Aufgabenstellung 1 | Führe alle Zeilen der Datensätze auf, in denen die Zeichenfolge „image“ vorkommt.

Fehlende Digitalpolitik bei den Triellen der Kanzlerkandidat:innen – Eine Emanzipation der Wähler:innenschaft

Einblicke in die Vorhaben im Bereich der Digitalpolitik gibt es in den Triellen bislang nicht. Wer sich dennoch informieren möchte, ist bei uns richtig: Vier Forschende des HIIG und HBI schreiben über ihre Meinung zur Digitalpolitik und verweisen auf den Wahlkompass Digitales. Er gibt Journalist:innen und der Wähler:innenschaft die Möglichkeit, sich selbst ein Bild der Lage zu machen.

Mit großen Erwartungen haben wir eine inhaltlich dünne zweite Ausgabe des Triells um die Kanzler:innenschaft am vergangenen Sonntag verfolgt. Die im Vorfeld versprochenen Überraschungsmomente blieben aus, es war kaum Neues zu hören – speziell im Hinblick auf die Digitalisierung der Bundesrepublik blieb es, wenn überhaupt, bei Lippenbekenntnissen. 

Besonders vor dem Hintergrund der kürzlich verabschiedeten Cybersicherheitsstrategie der Bundesregierung bleiben aus digitaler sicherheitspolitischer Perspektive durchaus Fragen offen, vor allem kritische. Leider waren sehr wenige Antworten zu hören. Annalena Baerbock sprach von einem Kompetenzgewinn und möchte die Digitalisierung zur Chefinnen-Sache machen. Armin Laschet reanimierte die Forderung nach einem Digitalisierungsministerium, und Bundesminister Olaf Scholz prahlte mit einer KI, die mittlerweile in seinem Ministerium zum Einsatz komme. Für die drei Kandidat:innen war zudem klar, dass wir eigentlich längst in der Mitte eines dringend benötigten Digitalisierungsschubes stecken müssten. In der Diskussion sahen die Kontrahent:innen durch die Bank von einer Konkretisierung ihrer Pläne für die Zuschauer:innen ab. Auch die in die Runde getragene Kritik am Digitalpakt für Schulen wurde lediglich leicht touchiert. Komplett unberücksichtigt blieb der Zustand der digitalen Lehre an Universitäten, obwohl hier massiver Handlungsbedarf herrscht. Daneben stehen auch technische Fragen in Bildung und Wissenschaft zur Debatte: Wie wollen die Kandidat:innen mit Open Access, Open Science und Open Data umgehen?

Übungsdaten |
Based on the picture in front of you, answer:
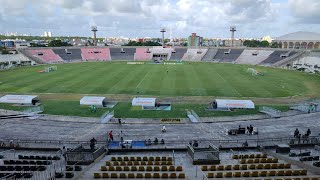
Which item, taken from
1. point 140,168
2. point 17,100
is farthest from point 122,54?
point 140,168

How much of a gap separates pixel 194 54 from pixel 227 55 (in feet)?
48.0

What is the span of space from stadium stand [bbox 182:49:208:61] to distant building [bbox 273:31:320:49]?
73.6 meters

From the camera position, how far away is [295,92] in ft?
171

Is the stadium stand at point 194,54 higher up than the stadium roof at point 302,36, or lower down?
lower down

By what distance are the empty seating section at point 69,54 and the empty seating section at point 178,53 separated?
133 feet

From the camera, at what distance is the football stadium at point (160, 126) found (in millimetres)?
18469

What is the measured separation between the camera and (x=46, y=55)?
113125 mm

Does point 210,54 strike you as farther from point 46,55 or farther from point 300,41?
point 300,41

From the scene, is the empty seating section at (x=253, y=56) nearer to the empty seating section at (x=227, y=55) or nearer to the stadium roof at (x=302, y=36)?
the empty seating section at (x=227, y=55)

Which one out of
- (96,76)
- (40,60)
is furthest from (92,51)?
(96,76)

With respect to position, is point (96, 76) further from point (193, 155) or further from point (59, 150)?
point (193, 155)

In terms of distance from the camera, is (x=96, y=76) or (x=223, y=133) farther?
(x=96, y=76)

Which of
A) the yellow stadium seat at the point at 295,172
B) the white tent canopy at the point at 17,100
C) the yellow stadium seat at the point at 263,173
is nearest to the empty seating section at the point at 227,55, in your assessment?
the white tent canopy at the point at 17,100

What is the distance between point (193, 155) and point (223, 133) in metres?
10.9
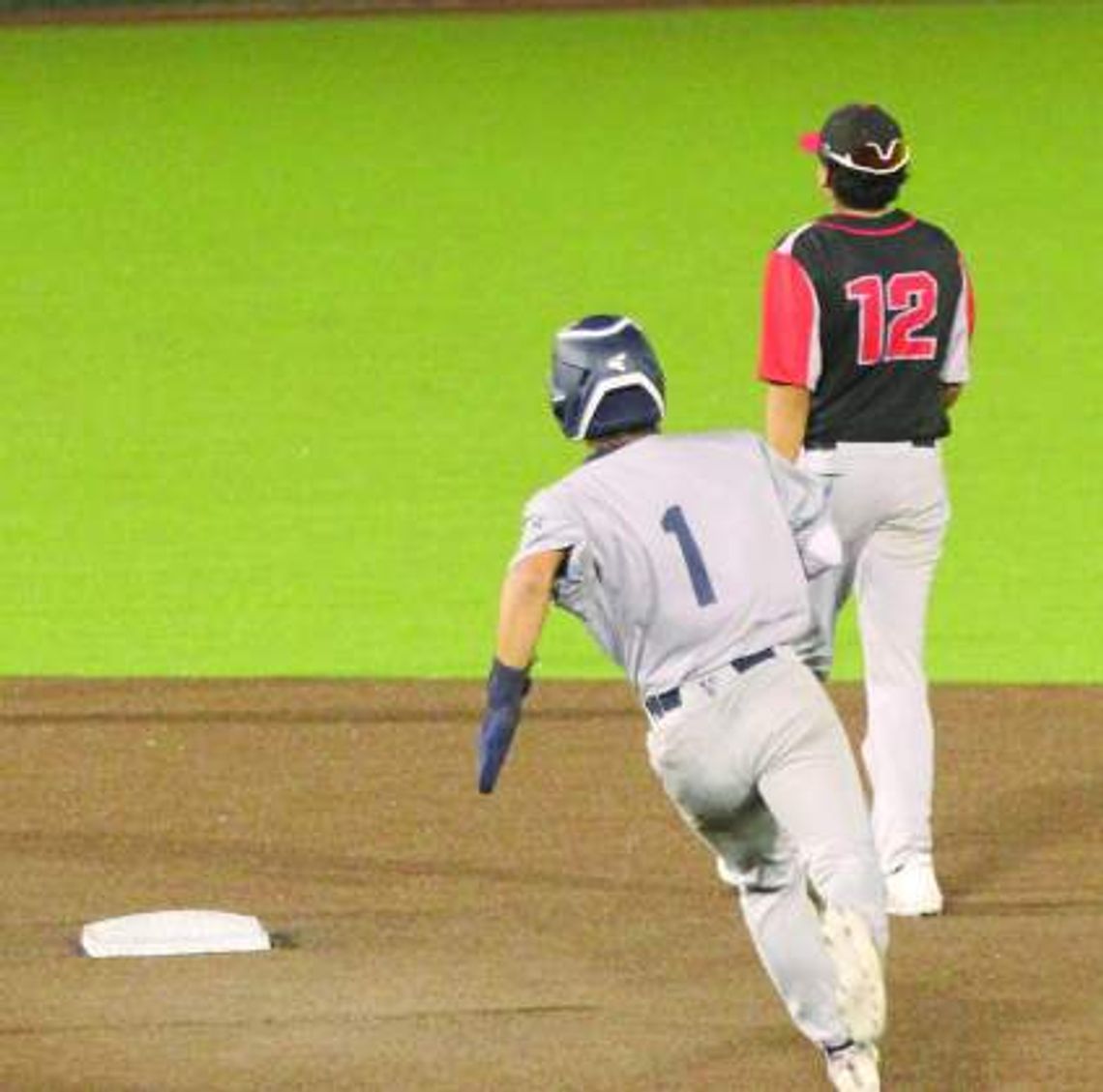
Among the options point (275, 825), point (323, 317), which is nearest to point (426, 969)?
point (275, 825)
...
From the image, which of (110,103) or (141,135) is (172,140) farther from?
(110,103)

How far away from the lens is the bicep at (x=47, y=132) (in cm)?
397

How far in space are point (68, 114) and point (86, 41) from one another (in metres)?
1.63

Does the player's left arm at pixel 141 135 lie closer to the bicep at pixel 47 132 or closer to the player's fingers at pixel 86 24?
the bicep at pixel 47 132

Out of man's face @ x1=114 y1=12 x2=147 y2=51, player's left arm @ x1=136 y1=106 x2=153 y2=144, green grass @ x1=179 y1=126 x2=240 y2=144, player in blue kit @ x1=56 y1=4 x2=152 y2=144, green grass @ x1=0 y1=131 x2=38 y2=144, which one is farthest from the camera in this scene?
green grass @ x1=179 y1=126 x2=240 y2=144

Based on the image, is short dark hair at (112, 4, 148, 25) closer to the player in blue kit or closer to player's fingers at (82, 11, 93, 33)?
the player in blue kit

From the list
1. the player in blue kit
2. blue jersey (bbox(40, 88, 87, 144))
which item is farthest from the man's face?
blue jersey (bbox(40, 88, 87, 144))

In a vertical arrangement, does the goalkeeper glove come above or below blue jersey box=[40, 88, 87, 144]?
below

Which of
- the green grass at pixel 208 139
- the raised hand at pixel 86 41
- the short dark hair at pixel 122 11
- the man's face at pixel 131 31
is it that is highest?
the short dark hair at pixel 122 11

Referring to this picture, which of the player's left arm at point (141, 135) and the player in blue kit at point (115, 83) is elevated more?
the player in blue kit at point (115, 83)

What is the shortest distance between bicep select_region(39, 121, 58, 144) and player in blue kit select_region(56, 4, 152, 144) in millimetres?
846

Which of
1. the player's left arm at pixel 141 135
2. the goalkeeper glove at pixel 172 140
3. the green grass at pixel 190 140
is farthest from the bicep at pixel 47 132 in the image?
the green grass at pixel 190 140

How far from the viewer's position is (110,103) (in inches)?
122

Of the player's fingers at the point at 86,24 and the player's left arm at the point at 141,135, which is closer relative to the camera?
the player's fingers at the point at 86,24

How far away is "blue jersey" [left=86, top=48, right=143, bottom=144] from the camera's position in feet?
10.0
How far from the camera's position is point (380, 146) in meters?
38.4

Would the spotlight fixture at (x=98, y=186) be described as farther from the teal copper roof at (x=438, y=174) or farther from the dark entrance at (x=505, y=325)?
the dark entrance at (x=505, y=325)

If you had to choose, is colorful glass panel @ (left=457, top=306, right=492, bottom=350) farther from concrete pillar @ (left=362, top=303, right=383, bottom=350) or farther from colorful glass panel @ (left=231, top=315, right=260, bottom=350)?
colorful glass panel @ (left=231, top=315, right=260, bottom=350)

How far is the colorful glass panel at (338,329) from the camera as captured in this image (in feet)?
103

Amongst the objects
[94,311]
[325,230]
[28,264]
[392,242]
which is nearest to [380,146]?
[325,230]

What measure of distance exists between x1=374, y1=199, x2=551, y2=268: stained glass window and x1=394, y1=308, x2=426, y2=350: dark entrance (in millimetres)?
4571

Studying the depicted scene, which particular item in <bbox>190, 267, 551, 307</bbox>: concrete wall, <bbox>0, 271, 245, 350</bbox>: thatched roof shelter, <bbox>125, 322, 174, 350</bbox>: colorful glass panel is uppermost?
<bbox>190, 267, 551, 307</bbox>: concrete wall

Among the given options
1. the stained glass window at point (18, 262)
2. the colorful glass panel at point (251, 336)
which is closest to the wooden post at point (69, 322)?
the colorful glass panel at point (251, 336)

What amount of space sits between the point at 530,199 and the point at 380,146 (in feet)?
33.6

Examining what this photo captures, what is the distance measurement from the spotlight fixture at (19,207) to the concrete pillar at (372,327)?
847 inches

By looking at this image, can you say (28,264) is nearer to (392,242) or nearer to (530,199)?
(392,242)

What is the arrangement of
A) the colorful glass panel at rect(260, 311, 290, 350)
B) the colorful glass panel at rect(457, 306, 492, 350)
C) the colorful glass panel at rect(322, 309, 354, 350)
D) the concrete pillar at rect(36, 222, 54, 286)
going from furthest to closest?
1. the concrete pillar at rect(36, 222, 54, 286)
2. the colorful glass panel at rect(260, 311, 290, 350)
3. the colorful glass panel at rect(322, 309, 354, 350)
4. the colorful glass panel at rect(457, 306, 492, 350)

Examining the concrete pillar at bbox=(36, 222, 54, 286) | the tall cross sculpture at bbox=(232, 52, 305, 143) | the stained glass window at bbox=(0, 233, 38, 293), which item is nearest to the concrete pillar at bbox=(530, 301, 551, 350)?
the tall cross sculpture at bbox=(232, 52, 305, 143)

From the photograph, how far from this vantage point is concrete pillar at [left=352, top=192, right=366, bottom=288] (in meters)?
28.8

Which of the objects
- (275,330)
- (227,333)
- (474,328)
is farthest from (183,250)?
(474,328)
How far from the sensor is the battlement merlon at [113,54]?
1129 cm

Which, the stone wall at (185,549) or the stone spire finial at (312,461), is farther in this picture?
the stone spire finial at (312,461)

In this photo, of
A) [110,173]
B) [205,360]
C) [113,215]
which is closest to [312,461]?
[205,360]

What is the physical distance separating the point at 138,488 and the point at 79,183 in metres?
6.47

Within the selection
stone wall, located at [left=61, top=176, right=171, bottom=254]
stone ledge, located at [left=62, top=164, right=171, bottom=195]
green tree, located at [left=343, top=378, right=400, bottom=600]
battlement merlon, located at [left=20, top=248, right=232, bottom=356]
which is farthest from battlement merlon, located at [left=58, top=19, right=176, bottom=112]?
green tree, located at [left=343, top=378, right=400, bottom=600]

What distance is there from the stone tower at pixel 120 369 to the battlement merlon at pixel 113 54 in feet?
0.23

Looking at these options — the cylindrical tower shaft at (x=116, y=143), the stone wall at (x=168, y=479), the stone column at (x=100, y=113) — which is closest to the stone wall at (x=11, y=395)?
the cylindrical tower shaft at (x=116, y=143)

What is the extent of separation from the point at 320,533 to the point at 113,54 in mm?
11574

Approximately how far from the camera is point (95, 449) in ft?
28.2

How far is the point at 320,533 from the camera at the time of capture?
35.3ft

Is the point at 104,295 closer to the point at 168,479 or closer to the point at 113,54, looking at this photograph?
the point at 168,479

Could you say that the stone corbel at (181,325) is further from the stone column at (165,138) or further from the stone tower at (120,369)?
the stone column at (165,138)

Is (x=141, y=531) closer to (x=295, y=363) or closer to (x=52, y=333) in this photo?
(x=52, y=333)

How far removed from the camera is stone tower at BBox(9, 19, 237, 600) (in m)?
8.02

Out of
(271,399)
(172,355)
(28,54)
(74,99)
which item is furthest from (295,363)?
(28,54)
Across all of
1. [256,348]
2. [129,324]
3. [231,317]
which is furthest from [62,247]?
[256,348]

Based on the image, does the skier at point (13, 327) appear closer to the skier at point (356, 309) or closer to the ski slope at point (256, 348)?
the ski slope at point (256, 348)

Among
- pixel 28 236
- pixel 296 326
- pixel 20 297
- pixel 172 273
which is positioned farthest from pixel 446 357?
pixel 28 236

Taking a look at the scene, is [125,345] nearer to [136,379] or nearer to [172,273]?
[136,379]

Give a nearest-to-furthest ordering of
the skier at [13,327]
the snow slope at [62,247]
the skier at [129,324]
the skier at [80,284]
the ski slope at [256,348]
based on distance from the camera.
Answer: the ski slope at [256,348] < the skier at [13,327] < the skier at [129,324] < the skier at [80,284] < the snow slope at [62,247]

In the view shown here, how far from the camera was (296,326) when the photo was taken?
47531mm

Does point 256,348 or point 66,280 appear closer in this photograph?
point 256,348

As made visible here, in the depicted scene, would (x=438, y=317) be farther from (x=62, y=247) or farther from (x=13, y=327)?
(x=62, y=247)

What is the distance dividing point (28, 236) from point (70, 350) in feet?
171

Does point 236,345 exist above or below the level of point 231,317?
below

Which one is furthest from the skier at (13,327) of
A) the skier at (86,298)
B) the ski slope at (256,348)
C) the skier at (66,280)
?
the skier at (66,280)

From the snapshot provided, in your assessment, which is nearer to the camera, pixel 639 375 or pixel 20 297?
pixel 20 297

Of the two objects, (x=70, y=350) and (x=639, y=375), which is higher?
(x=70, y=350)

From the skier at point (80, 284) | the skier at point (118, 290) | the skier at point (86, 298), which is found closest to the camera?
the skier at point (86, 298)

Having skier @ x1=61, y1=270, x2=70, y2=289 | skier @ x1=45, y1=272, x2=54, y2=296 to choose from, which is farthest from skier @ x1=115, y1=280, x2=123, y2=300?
==
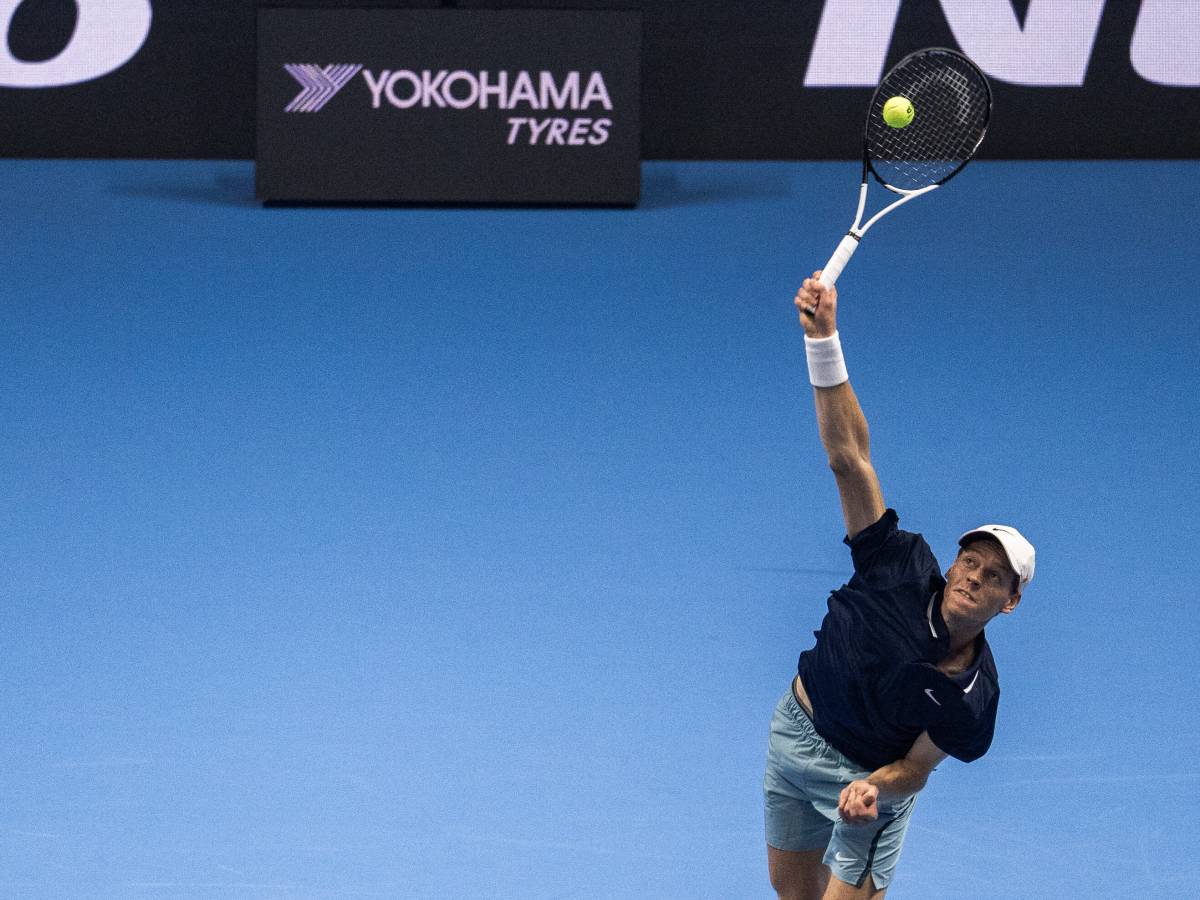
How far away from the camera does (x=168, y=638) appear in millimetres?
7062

Aufgabenstellung 2 | Kopiere den Text zur Digitalpolitik in den Triellen vollständig und ohne jede Änderung.

Richtige Lösung 1 |
From the image, which of (110,103) or (141,135) is (172,140) farther from?
Based on the image, is short dark hair at (112, 4, 148, 25) closer to the player in blue kit or closer to player's fingers at (82, 11, 93, 33)?
is farthest from the bicep at pixel 47 132 in the image?
How far is the colorful glass panel at (338,329) from the camera as captured in this image (in feet)?
By looking at this image, can you say (28,264) is nearer to (392,242) or nearer to (530,199)?
Based on the image, does the skier at point (13, 327) appear closer to the skier at point (356, 309) or closer to the ski slope at point (256, 348)?

Richtige Lösung 2 |
Fehlende Digitalpolitik bei den Triellen der Kanzlerkandidat:innen – Eine Emanzipation der Wähler:innenschaft

Einblicke in die Vorhaben im Bereich der Digitalpolitik gibt es in den Triellen bislang nicht. Wer sich dennoch informieren möchte, ist bei uns richtig: Vier Forschende des HIIG und HBI schreiben über ihre Meinung zur Digitalpolitik und verweisen auf den Wahlkompass Digitales. Er gibt Journalist:innen und der Wähler:innenschaft die Möglichkeit, sich selbst ein Bild der Lage zu machen.

Mit großen Erwartungen haben wir eine inhaltlich dünne zweite Ausgabe des Triells um die Kanzler:innenschaft am vergangenen Sonntag verfolgt. Die im Vorfeld versprochenen Überraschungsmomente blieben aus, es war kaum Neues zu hören – speziell im Hinblick auf die Digitalisierung der Bundesrepublik blieb es, wenn überhaupt, bei Lippenbekenntnissen. 

Besonders vor dem Hintergrund der kürzlich verabschiedeten Cybersicherheitsstrategie der Bundesregierung bleiben aus digitaler sicherheitspolitischer Perspektive durchaus Fragen offen, vor allem kritische. Leider waren sehr wenige Antworten zu hören. Annalena Baerbock sprach von einem Kompetenzgewinn und möchte die Digitalisierung zur Chefinnen-Sache machen. Armin Laschet reanimierte die Forderung nach einem Digitalisierungsministerium, und Bundesminister Olaf Scholz prahlte mit einer KI, die mittlerweile in seinem Ministerium zum Einsatz komme. Für die drei Kandidat:innen war zudem klar, dass wir eigentlich längst in der Mitte eines dringend benötigten Digitalisierungsschubes stecken müssten. In der Diskussion sahen die Kontrahent:innen durch die Bank von einer Konkretisierung ihrer Pläne für die Zuschauer:innen ab. Auch die in die Runde getragene Kritik am Digitalpakt für Schulen wurde lediglich leicht touchiert. Komplett unberücksichtigt blieb der Zustand der digitalen Lehre an Universitäten, obwohl hier massiver Handlungsbedarf herrscht. Daneben stehen auch technische Fragen in Bildung und Wissenschaft zur Debatte: Wie wollen die Kandidat:innen mit Open Access, Open Science und Open Data umgehen?